Third Selectman Coreysha Stone and First Selectman Ed Pentaleri said making sure the language is right is better and cheaper than finding an issue after voters approve the ordinance. Second Selectman Steve Graham also supported the spending request.
Town counsel reviewed the draft ordinance and recommended a consultant also review it, Planning Board Chair Cathy Johnson said. She said White is based in Yarmouth, is a hydrogeologist, has worked with many towns and was recommended by a retired consultant and by a Whitefield resident who helped develop that town’s mining ordinance, which Alna has used as a template.
“I think she’s just exactly what we need,” Johnson said of White.

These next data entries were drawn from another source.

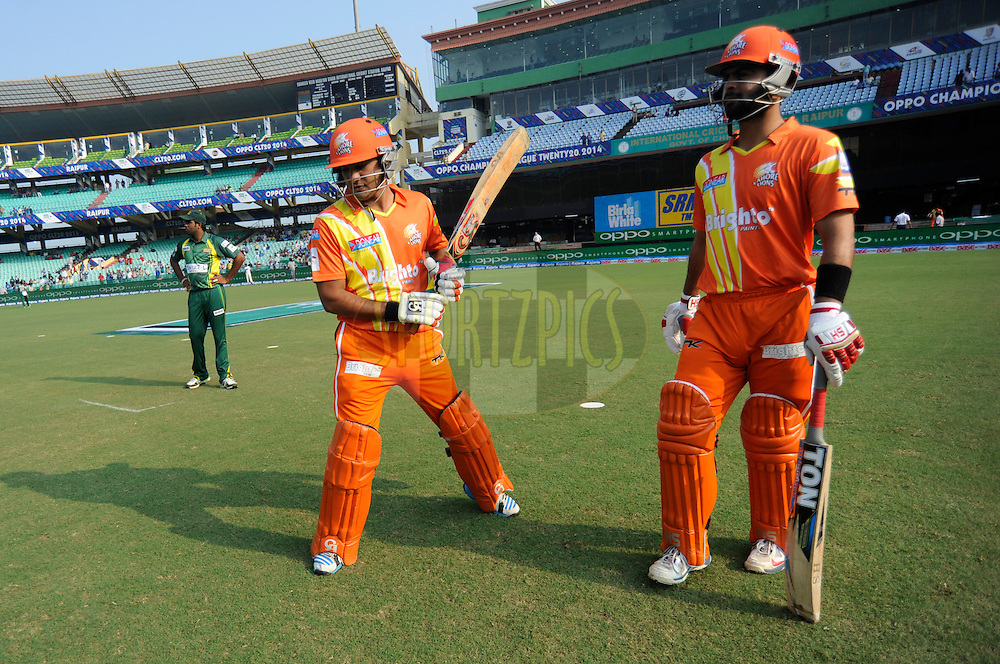 Umar Siddique of Lahore Lions and Ahmed Shehzad of Lahore Lions walk to bat during the qualifier 5 match of the Oppo Champions League Twenty20 between the Southern Express and the Lahore Lions held at the Chhattisgarh International Cricket Stadium, Raipur, India on the 16th September 2014<br /> <br /> Photo by:  Pal Pillai / Sportzpics/ CLT20<br /> <br /> <br /> Image use is subject to the terms and conditions as laid out by the BCCI/ CLT20.  The terms and conditions can be downloaded here:<br /> <br /> http://sportzpics.photoshelter.com/gallery/CLT20-Image-Terms-and-Conditions-2014/G0000IfNJn535VPU/C0000QhhKadWcjYs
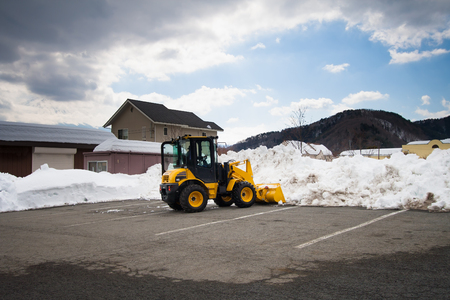 snow clearing: Truck is clearing snow from the park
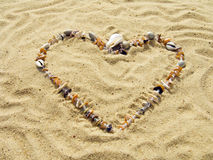 Coeur des coquilles de coque et des cailloux de mer Photographie stock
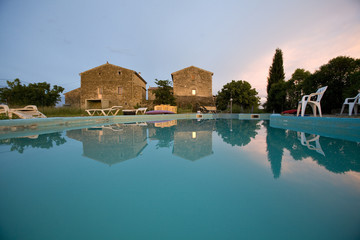 an empty swimming pool at sunset france
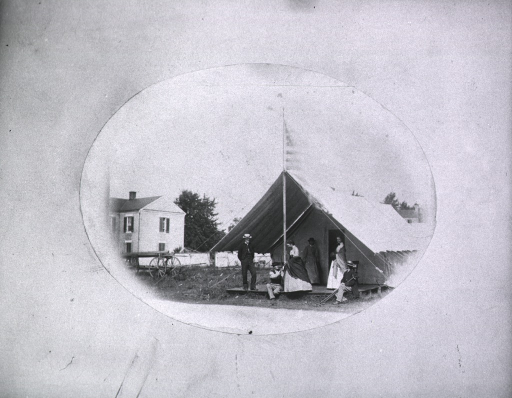 <p>Hospital tent, flag in front.</p>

Pentaleri thanked the planning board for its ordinance work this year. The board has also been working on a solar ordinance. Voters last March passed moratoriums barring the siting, installation, operation, permitting and approval of any commercial or community solar facility and any new mineral extraction facilities and operations, or the “expansion of existing, actual, and substantial mineral extraction facilities,” according to Wiscasset Newspaper files; July 27, selectmen put another 180 days on both moratoriums.
Also Dec. 14, selectmen thanked Paul Crandall, Anne Simpson and Carl Wilson for putting up the Christmas tree again this year at Head Tide Dam. The tree has solar-powered light-emitting diode (LED) lights; Pentaleri on Dec. 15 planned to add the star he said Crandall provided.
Dec. 17, Pentaleri said voters in a special town meeting Dec. 16 approved tapping the undesignated fund balance for up to $8,500 to cover the higher pay for the code enforcement officer selectmen hired in November, Bruce Engert.